- _GIVEN RECORDS_

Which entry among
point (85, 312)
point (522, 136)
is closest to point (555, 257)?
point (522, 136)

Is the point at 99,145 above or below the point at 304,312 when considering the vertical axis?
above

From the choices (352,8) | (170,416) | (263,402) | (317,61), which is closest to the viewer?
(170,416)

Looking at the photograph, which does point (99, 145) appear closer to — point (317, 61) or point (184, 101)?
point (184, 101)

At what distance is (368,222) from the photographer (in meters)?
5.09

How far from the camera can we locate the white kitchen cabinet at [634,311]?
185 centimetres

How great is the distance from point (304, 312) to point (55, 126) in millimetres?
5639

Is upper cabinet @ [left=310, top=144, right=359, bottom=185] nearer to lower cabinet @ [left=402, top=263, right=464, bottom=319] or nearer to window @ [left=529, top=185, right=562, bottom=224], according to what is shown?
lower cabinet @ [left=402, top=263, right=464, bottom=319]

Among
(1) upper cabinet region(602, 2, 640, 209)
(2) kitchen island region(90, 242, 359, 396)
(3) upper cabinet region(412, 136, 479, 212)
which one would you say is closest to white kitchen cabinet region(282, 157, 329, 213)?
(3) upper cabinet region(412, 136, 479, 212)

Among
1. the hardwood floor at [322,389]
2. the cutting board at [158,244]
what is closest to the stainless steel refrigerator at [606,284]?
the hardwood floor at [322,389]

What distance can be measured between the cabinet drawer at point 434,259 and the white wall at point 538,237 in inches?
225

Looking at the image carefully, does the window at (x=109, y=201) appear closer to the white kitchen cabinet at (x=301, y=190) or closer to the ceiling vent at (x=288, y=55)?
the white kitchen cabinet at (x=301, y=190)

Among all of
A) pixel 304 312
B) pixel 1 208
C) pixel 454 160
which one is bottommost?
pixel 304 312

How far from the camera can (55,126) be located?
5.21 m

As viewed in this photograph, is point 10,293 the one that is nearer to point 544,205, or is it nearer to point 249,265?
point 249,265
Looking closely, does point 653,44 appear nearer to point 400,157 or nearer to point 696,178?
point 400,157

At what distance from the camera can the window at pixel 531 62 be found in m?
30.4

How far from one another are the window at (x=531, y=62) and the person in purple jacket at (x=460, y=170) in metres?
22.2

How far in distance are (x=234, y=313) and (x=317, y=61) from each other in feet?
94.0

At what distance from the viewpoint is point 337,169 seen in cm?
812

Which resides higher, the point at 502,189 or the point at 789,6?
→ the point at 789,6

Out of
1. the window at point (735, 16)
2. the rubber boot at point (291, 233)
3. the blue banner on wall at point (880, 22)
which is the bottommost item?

- _INSTRUCTIONS FOR THE TASK_
Output every line of the data from the line containing "How far in distance" through the end of the data, including both ends, as a JSON list of strings with one string per line and blank lines omitted.

- _COMPLETE OUTPUT_
[
  "How far in distance are (x=234, y=313) and (x=317, y=61) from each other in feet?",
  "94.0",
  "At what distance from the viewpoint is point 337,169 seen in cm?",
  "812",
  "Which resides higher, the point at 502,189 or the point at 789,6?",
  "→ the point at 789,6",
  "Out of",
  "1. the window at point (735, 16)",
  "2. the rubber boot at point (291, 233)",
  "3. the blue banner on wall at point (880, 22)",
  "which is the bottommost item?"
]